* [PROBLEM REQUIREMENTS]: Which lines of the listing below contain the word "Samsung"? Copy each of them.

________

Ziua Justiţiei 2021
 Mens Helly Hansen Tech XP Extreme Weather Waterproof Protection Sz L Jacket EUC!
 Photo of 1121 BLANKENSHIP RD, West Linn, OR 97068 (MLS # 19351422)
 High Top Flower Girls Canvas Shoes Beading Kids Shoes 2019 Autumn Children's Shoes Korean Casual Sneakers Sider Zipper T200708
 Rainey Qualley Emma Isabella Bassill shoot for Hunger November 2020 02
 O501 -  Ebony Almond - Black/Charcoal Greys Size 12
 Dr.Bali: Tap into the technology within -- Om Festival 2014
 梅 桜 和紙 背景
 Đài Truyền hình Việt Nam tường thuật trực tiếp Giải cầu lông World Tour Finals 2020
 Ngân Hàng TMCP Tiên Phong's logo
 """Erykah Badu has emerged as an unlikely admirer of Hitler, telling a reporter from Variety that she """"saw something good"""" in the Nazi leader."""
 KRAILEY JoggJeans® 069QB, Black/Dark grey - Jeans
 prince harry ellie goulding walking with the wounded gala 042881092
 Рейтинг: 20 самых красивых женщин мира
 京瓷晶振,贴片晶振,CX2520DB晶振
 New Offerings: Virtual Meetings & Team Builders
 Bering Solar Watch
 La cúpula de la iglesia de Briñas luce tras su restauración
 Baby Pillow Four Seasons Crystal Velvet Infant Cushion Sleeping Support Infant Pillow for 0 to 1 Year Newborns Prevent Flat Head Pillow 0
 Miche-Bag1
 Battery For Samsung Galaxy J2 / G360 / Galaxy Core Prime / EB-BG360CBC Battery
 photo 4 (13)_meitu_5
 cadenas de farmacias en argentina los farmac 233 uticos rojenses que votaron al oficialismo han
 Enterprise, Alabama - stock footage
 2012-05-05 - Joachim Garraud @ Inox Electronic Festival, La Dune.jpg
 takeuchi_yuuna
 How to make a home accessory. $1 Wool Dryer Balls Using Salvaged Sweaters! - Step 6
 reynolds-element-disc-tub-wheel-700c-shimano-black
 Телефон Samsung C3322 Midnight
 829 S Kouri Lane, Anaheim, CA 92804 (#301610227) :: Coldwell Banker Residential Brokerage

________

* [ANSWER SPACE]:
 Battery For Samsung Galaxy J2 / G360 / Galaxy Core Prime / EB-BG360CBC Battery
 Телефон Samsung C3322 Midnight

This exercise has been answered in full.